- [Exercise objective] Please update the entries below, swapping every "grass" for "lawn" and leaving all else unchanged.

===

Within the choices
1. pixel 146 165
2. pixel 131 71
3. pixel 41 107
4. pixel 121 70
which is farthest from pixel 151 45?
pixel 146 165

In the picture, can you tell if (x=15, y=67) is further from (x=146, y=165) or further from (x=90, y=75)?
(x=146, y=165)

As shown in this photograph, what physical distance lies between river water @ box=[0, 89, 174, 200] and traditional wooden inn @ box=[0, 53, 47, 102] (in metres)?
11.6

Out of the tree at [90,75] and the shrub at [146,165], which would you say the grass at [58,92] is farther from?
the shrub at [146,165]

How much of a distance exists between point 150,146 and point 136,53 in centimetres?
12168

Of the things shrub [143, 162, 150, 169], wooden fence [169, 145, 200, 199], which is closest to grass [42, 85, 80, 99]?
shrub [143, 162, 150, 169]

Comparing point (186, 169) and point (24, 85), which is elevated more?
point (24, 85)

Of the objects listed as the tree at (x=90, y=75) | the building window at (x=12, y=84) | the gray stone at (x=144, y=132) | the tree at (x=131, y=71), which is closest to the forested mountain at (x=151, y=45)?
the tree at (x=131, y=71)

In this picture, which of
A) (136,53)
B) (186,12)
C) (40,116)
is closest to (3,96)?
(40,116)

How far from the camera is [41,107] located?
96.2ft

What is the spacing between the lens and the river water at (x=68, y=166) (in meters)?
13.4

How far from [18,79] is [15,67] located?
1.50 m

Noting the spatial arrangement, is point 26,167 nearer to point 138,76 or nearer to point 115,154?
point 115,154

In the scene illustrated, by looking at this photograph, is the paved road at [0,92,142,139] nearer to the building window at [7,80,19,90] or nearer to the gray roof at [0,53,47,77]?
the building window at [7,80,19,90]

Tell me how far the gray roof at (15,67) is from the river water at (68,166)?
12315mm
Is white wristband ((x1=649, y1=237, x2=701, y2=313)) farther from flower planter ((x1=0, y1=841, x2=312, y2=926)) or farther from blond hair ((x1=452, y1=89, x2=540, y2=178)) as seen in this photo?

===

- [Result of this task]
Within the choices
1. pixel 146 165
2. pixel 131 71
3. pixel 41 107
4. pixel 121 70
which is farthest from pixel 151 45?
pixel 146 165

In the picture, can you tell if (x=15, y=67) is further from (x=146, y=165) or further from (x=90, y=75)?
(x=146, y=165)

As shown in this photograph, what physical distance lies between river water @ box=[0, 89, 174, 200] and traditional wooden inn @ box=[0, 53, 47, 102] (in metres)?
11.6

Out of the tree at [90,75] and the shrub at [146,165], which would you say the lawn at [58,92] is farther from?
the shrub at [146,165]

How much of a distance exists between point 150,146 and point 136,53 in centimetres?
12168

Of the things shrub [143, 162, 150, 169], wooden fence [169, 145, 200, 199], which is closest to lawn [42, 85, 80, 99]?
shrub [143, 162, 150, 169]

Comparing point (186, 169) and point (24, 85), which is elevated more?
point (24, 85)

Of the objects listed as the tree at (x=90, y=75) | the building window at (x=12, y=84) | the gray stone at (x=144, y=132) | the tree at (x=131, y=71), which is closest to the forested mountain at (x=151, y=45)?
the tree at (x=131, y=71)

In this picture, which of
A) (136,53)
B) (186,12)
C) (40,116)
is closest to (3,96)?
(40,116)

How far from the camera is [41,107] located?
96.2ft

What is the spacing between the lens and the river water at (x=68, y=166) (in meters)?
13.4

How far from [18,79] is [15,67] located?
1.50 m

Noting the spatial arrangement, is point 26,167 nearer to point 138,76 or nearer to point 115,154?
point 115,154

In the scene illustrated, by looking at this photograph, is the paved road at [0,92,142,139] nearer to the building window at [7,80,19,90] or nearer to the gray roof at [0,53,47,77]?
the building window at [7,80,19,90]

Tell me how far the gray roof at (15,67) is from the river water at (68,166)?
12315mm
Is white wristband ((x1=649, y1=237, x2=701, y2=313)) farther from flower planter ((x1=0, y1=841, x2=312, y2=926)) or farther from blond hair ((x1=452, y1=89, x2=540, y2=178)) as seen in this photo?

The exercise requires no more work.